# Car's Been Stolen!



## ardandy (Aug 18, 2006)

Broke into house and took the keys.

Polo GTI (White) - DG66 TTX

****** to say the least!


----------



## Cookies (Dec 10, 2008)

Ach no. That's awful chum. I trust everyone in the house is OK though?

Sent from my D6603


----------



## wish wash (Aug 25, 2011)

The same thing happened last night to a golf r in Darlington.


----------



## Starbuck88 (Nov 12, 2013)

ffs, what a joke. Get something shared on facebook on DW page and I'll share it etc. We need to make it too hot to touch.


----------



## Christian6984 (Dec 20, 2007)

*******s, have you got a link to facebook post so can share?


----------



## Kerr (Mar 27, 2012)

I'm sorry to hear that. I hope things get sorted out to your satisfaction. 

Didn't you lease the car? How does that work for settlement of the value of the car if it's not found? 

Just too many dirty rotten scumbags going about.


----------



## ardandy (Aug 18, 2006)

Cars PCP'd so it's mine. 

Part of me doesn't want it back.


----------



## nbray67 (Mar 22, 2012)

To think that they've been in your home is pretty scary.

As you say, would you really want it back?

You can't have anything nice in this current climate, skanks wanting what you have to score a few quid. 

Should knee cap car thieves imo.


----------



## CoOkIeMoNsTeR (Mar 6, 2011)

That is dreadful!! Shared North Wales for you and will keep my eye out, am in Wrexham tomorrow as then as it happens. Bradford on Friday lol, so will certainly have eyes peeled, even though you may not want it back there is some satisfaction I would say in finding it for some sort of evidence approaching a conviction.

As you say in the vid it will have been targeted as they didn't take the Leaf or anything else just the Polo and you're right it's likely on different plates but have noted the reg just in case. Awful business though, hope the scumbags are caught!


----------



## Soul boy 68 (Sep 8, 2013)

Sorry to read the news Andy, cars can be replaced, hope you and the family are OK.


----------



## cadmunkey (Jun 8, 2015)

Gutted for you


----------



## WHIZZER (Oct 25, 2005)

Sorry to read that ! hope all is ok


----------



## DrEskimo (Jan 7, 2016)

I would probably report the reg plate even if it's different..? As you say, they probably would of changed it, so if someone sees a white polo an gives the reg the police can determine whether than reg is attached to a white polo. If it is, not yours, if it's not, then worth looking at?

Or would they likely use cloned plates from another white polo they found off the Internet, etc?
+++
- **Stated problem 1**: According to the stolen-car thread, how did the thieves get the car's keys?
- **Stated problem 2**: In the records, reproduce only the lines starting at the one containing "What distance divides" and ending at the end of the records, with "photographic viewpoint" changed to "camera position" and everything else left as is.

- **Excerpted data**:
+++
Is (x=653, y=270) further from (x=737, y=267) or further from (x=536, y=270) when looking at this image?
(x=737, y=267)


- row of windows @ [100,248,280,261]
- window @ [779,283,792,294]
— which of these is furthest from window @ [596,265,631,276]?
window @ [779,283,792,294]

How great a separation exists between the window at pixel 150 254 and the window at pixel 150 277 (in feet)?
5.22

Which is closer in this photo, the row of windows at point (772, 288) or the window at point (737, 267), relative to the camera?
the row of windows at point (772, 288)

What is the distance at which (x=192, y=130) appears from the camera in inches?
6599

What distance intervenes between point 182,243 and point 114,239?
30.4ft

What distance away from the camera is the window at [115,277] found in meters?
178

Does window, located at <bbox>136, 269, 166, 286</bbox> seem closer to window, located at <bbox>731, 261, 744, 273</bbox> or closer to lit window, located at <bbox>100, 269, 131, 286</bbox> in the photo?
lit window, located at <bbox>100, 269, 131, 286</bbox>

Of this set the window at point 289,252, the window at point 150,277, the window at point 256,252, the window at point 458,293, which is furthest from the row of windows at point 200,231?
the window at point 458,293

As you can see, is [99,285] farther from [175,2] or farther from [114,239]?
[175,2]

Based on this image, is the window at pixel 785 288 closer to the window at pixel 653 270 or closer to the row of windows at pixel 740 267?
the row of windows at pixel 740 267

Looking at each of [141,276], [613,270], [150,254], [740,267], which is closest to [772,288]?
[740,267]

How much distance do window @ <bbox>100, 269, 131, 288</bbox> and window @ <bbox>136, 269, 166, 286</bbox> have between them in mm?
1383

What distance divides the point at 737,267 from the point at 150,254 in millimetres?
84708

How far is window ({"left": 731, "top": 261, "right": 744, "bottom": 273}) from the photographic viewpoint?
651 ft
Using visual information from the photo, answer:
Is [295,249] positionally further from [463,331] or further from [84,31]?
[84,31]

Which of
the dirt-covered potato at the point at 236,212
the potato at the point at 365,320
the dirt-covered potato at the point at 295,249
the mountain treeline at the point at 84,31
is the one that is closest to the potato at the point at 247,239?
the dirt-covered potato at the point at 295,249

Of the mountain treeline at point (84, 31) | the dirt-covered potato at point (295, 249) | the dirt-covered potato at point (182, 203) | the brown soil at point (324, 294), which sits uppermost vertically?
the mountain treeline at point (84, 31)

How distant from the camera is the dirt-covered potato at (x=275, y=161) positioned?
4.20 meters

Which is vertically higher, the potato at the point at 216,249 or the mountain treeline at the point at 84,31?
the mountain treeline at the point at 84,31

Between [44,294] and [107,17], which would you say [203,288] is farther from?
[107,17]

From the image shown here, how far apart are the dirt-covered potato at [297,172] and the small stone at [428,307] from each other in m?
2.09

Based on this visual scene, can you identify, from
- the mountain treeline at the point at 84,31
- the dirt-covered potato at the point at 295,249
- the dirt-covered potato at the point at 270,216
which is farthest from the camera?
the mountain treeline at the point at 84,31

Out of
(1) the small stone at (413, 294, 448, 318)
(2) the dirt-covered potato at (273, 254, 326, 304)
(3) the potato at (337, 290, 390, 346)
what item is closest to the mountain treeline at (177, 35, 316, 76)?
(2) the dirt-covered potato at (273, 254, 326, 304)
+++
- **Response 1**: They broke into the house and took the keys.

- **Response 2**:
What distance divides the point at 737,267 from the point at 150,254 in millimetres?
84708

How far is window ({"left": 731, "top": 261, "right": 744, "bottom": 273}) from the camera position?
651 ft
Using visual information from the photo, answer:
Is [295,249] positionally further from [463,331] or further from [84,31]?
[84,31]

Which of
the dirt-covered potato at the point at 236,212
the potato at the point at 365,320
the dirt-covered potato at the point at 295,249
the mountain treeline at the point at 84,31
is the one that is closest to the potato at the point at 247,239?
the dirt-covered potato at the point at 295,249

Of the mountain treeline at point (84, 31) | the dirt-covered potato at point (295, 249) | the dirt-covered potato at point (182, 203) | the brown soil at point (324, 294), which sits uppermost vertically?
the mountain treeline at point (84, 31)

How distant from the camera is the dirt-covered potato at (x=275, y=161) positioned?
4.20 meters

Which is vertically higher, the potato at the point at 216,249 or the mountain treeline at the point at 84,31?
the mountain treeline at the point at 84,31

Between [44,294] and [107,17], which would you say [203,288] is farther from?
[107,17]

From the image shown here, how far apart are the dirt-covered potato at [297,172] and the small stone at [428,307] from each other in m?
2.09

Based on this visual scene, can you identify, from
- the mountain treeline at the point at 84,31
- the dirt-covered potato at the point at 295,249
- the dirt-covered potato at the point at 270,216
which is farthest from the camera?
the mountain treeline at the point at 84,31

Out of
(1) the small stone at (413, 294, 448, 318)
(2) the dirt-covered potato at (273, 254, 326, 304)
(3) the potato at (337, 290, 390, 346)
what item is closest to the mountain treeline at (177, 35, 316, 76)?
(2) the dirt-covered potato at (273, 254, 326, 304)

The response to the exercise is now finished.